For the records below, give the number of lines where the string "Zealand" occurs. Include nothing else.

▼

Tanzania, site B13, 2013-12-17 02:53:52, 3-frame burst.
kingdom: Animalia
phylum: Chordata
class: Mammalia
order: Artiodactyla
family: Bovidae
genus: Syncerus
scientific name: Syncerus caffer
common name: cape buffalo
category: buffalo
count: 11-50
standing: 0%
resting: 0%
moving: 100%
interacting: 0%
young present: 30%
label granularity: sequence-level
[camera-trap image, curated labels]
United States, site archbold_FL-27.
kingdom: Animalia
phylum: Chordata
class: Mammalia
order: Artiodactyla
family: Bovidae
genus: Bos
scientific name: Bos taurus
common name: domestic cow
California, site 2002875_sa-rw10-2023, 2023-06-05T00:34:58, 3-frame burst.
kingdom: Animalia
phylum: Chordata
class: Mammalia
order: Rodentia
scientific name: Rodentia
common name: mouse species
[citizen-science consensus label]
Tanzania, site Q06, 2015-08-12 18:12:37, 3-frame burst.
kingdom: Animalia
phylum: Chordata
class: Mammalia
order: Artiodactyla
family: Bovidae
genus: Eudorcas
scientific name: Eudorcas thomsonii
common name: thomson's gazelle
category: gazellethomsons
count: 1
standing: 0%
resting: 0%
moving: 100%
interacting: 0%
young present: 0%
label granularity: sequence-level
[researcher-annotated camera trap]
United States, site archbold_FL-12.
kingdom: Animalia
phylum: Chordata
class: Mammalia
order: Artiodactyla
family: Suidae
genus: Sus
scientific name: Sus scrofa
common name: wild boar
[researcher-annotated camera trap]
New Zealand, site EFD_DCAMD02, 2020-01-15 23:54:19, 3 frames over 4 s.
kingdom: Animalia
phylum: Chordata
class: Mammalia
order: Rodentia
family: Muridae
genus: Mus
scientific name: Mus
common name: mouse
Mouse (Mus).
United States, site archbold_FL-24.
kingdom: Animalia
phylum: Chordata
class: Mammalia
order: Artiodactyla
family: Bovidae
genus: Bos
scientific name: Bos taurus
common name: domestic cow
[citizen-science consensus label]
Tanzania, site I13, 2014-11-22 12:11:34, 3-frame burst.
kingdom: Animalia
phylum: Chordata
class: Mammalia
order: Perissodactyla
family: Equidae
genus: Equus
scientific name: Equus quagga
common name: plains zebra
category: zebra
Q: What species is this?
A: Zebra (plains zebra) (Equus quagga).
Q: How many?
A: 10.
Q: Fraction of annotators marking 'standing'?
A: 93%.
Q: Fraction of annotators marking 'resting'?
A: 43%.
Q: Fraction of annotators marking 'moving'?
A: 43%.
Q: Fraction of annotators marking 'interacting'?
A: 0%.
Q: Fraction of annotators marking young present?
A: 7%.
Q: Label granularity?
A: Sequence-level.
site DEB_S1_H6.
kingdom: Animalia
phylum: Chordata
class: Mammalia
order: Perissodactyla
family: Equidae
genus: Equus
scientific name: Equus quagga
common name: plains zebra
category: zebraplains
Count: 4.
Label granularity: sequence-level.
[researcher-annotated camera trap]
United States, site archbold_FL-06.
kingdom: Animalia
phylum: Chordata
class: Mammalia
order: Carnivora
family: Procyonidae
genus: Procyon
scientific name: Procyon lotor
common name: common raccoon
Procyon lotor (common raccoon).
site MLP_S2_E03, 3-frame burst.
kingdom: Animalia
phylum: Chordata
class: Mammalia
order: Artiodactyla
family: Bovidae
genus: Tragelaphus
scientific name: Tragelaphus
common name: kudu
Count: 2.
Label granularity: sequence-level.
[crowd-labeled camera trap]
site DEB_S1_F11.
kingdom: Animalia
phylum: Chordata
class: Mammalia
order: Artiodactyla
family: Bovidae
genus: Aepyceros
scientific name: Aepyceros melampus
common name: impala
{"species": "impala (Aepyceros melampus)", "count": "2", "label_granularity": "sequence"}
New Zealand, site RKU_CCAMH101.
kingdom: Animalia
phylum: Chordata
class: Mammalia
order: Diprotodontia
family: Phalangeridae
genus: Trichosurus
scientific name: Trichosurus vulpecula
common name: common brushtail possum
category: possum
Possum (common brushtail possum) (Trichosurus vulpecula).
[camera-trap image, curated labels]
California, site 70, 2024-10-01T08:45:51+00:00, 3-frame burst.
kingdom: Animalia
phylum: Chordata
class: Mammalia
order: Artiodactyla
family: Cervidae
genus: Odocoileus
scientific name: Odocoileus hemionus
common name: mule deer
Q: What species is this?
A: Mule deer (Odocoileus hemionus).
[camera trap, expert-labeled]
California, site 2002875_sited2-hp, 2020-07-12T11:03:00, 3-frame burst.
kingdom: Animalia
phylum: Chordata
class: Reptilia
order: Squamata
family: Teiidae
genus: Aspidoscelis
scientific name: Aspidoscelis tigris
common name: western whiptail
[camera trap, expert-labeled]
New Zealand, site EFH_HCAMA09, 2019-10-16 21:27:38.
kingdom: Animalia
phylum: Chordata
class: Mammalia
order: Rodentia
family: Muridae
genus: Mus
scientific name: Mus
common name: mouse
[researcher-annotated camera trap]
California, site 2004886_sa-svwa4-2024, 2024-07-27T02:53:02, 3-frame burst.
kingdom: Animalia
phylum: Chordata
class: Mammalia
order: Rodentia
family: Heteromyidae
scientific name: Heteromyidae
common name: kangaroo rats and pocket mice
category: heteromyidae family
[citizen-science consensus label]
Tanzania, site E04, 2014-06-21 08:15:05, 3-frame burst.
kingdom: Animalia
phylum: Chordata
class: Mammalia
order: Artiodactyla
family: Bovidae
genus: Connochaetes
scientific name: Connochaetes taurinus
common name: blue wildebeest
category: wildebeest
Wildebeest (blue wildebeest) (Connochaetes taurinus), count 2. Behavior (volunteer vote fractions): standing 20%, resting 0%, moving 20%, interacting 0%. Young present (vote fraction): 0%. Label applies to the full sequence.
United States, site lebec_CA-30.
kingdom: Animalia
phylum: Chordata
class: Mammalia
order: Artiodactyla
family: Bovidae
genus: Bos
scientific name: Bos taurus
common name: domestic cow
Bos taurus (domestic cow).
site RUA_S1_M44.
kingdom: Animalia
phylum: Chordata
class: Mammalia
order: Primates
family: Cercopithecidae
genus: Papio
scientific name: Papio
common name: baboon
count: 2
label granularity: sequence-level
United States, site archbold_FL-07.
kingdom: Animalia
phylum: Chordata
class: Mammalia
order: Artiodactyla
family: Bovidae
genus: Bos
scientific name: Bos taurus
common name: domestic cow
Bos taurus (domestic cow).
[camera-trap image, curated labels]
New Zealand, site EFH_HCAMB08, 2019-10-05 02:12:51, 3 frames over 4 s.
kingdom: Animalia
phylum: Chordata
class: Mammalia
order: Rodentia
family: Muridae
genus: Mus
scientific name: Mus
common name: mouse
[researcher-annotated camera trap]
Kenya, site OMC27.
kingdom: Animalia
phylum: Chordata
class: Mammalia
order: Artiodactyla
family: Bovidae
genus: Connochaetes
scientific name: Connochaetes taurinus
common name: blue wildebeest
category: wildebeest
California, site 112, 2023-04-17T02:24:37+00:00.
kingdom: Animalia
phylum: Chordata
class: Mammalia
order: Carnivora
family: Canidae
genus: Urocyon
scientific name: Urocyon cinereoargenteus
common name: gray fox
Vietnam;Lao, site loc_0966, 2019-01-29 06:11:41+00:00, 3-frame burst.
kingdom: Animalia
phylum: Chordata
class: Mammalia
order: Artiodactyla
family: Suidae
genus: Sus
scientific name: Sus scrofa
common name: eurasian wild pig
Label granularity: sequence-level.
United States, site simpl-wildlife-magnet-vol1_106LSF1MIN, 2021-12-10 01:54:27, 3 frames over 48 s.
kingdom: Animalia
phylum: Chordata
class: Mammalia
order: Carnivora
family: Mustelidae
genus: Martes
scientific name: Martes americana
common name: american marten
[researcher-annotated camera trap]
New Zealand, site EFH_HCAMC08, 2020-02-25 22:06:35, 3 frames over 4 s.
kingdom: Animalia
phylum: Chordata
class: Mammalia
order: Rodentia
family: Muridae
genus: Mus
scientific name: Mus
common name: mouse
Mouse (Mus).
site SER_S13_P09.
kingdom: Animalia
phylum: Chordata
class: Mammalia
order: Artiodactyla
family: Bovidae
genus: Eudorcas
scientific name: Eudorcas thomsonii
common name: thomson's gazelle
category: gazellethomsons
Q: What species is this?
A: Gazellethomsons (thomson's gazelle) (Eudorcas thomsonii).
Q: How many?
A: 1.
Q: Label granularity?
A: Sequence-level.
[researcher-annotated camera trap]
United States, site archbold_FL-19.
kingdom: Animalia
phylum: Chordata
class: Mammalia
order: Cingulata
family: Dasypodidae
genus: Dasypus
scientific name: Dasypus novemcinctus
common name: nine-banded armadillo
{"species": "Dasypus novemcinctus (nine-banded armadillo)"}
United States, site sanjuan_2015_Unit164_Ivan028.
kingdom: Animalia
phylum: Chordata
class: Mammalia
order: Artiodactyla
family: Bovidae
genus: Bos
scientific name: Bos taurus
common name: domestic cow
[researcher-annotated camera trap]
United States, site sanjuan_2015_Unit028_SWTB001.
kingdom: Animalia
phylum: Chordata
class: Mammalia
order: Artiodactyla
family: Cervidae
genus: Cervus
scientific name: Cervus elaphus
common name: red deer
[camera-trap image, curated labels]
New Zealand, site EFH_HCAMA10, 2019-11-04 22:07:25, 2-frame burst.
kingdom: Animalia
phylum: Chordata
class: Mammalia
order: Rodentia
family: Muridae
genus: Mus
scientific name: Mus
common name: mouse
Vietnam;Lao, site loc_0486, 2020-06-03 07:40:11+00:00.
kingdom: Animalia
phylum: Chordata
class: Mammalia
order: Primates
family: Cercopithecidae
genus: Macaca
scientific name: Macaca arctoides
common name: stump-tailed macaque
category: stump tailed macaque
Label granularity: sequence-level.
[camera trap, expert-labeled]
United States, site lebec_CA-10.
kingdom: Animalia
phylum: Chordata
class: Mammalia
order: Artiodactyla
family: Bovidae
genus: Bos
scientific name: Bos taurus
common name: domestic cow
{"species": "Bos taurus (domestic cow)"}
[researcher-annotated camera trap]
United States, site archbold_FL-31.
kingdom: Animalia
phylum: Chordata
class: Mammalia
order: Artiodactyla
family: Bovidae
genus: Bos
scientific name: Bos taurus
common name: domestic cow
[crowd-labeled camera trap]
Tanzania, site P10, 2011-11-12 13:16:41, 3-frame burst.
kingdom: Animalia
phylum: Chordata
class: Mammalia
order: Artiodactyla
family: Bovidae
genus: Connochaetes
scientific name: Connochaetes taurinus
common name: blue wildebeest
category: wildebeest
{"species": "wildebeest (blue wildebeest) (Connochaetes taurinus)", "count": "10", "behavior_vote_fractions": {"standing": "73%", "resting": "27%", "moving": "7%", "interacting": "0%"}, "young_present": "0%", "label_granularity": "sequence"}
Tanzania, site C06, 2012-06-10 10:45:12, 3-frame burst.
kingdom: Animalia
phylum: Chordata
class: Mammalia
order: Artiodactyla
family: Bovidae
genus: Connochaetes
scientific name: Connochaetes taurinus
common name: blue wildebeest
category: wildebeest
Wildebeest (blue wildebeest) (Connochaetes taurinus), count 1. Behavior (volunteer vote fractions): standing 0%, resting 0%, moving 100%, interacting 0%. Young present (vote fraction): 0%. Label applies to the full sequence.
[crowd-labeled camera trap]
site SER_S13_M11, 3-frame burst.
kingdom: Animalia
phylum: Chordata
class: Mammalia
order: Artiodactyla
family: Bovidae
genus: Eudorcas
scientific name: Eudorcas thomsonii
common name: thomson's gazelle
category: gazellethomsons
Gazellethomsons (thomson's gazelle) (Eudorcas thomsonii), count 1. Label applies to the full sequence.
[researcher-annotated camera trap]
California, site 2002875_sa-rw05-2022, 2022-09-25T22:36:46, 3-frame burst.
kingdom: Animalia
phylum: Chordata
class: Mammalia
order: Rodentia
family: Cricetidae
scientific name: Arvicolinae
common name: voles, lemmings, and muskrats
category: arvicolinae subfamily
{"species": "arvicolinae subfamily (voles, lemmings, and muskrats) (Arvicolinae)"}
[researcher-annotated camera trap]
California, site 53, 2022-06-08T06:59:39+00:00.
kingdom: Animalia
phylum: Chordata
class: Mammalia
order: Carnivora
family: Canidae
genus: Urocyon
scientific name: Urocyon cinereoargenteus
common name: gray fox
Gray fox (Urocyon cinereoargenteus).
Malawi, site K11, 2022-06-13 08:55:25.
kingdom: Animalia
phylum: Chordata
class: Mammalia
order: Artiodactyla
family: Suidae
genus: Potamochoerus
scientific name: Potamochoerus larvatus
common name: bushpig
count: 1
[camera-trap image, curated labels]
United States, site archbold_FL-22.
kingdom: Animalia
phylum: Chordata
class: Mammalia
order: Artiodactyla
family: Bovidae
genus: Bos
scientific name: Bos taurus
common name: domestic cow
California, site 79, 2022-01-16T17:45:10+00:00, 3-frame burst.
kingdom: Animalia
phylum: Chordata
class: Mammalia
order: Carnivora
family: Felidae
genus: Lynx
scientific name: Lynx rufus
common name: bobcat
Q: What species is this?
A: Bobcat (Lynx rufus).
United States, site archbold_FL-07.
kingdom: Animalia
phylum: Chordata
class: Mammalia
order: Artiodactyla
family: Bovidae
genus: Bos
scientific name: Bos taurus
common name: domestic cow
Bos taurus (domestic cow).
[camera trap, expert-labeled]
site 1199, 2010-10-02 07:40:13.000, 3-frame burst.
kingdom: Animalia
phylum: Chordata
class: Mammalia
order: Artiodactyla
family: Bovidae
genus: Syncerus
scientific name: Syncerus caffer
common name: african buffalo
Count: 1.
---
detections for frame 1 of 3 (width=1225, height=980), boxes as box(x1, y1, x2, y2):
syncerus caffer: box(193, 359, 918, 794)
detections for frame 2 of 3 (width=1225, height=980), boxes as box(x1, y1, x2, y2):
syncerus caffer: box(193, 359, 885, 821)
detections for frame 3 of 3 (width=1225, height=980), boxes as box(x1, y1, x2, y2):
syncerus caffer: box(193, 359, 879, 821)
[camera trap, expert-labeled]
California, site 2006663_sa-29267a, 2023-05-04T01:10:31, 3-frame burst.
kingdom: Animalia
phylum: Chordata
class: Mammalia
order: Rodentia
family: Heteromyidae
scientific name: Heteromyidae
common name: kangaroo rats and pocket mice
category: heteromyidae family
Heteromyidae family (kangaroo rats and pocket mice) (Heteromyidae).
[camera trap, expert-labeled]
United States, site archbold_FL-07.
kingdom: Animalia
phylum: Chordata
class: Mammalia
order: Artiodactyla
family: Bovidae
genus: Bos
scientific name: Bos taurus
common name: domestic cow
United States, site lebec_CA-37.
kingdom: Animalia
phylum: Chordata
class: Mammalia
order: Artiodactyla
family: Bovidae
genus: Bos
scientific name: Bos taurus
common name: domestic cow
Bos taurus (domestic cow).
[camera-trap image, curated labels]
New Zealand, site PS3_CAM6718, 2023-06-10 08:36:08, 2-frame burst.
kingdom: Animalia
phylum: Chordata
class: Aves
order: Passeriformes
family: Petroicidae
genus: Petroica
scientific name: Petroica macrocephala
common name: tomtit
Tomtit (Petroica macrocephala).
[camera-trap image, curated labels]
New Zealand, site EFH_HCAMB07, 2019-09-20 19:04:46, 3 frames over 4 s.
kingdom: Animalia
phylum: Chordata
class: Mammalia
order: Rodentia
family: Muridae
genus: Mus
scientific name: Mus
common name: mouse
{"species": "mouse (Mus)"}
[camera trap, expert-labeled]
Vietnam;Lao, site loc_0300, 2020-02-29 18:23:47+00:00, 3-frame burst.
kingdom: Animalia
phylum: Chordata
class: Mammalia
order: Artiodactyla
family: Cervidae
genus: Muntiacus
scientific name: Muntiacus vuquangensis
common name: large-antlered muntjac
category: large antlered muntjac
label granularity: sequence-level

▲

- _ANSWER BELOW_: 8